-- Start Entries shown --

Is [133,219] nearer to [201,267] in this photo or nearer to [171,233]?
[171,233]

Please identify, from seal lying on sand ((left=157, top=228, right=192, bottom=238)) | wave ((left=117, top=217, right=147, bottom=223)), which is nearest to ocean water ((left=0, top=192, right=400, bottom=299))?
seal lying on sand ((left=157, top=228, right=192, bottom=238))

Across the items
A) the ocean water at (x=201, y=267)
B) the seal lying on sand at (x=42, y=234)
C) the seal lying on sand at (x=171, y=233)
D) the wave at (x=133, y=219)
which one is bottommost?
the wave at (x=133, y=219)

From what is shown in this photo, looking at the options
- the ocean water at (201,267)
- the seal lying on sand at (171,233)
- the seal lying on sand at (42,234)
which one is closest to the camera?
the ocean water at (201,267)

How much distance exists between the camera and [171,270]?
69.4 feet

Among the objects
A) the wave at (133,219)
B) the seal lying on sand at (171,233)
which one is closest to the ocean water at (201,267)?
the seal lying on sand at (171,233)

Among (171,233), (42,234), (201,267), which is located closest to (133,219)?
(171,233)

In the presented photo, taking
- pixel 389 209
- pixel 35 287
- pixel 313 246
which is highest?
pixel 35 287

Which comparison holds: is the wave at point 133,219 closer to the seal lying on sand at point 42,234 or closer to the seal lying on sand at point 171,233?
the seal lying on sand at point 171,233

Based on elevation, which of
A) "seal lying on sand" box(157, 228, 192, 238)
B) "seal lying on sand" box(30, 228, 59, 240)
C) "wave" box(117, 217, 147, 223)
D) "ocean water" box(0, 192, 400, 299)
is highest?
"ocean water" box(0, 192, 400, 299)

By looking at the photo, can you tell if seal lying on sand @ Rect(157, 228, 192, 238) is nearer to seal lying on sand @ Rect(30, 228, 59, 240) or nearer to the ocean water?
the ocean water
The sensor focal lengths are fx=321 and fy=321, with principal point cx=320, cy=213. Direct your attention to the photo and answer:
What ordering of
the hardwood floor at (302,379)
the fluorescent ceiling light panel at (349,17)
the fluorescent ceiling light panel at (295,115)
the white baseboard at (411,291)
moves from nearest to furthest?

-- End Entries shown --
-- Start Entries shown --

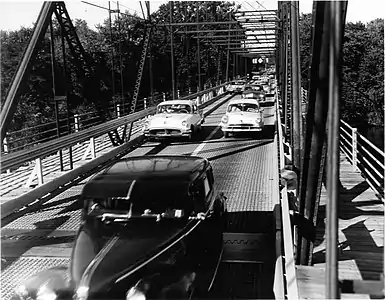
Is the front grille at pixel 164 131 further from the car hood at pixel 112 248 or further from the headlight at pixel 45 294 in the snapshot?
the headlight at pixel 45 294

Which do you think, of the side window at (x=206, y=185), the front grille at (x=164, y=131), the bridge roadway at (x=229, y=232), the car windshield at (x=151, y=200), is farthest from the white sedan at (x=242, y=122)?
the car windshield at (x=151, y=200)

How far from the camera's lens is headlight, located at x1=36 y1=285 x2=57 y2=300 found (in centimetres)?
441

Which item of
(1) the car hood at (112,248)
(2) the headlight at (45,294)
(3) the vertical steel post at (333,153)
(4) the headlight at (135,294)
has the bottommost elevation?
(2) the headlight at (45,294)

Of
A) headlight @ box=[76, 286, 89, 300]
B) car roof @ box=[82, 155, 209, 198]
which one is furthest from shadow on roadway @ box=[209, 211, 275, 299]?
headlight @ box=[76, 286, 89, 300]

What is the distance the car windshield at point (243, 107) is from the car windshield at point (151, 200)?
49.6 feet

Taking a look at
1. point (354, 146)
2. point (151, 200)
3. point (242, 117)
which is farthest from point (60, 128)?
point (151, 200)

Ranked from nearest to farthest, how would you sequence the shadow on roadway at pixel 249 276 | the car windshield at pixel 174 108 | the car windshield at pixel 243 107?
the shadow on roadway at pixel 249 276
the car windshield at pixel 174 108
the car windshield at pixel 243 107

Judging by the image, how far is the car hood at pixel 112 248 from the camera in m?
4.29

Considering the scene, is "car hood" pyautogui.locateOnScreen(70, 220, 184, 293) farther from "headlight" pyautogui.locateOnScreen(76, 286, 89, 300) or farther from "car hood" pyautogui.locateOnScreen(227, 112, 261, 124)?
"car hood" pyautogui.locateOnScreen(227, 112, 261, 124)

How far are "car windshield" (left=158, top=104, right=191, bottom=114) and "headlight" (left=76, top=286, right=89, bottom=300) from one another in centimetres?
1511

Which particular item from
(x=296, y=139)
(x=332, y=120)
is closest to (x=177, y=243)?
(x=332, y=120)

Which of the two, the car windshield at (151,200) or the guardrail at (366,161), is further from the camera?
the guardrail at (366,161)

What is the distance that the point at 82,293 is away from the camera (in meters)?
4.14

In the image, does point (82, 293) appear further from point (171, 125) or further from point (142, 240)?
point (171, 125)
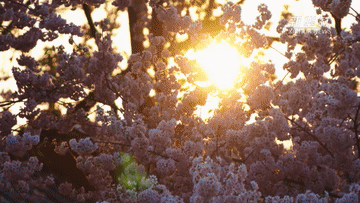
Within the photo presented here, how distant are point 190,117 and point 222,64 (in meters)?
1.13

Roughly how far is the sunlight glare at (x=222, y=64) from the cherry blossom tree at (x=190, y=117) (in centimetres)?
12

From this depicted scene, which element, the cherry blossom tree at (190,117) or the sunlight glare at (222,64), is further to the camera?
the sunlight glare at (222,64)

-- End Entries shown --

Direction:
Identify every line above that contains the word "located" with the same capitalization, and copy each of those lines in full.

Reply to the exercise:
Among (171,233), (42,234), (201,267), which is located closest to (133,219)?
How far from the camera's lens is headlight, located at x1=36 y1=285 x2=57 y2=300 found (in centimetres)?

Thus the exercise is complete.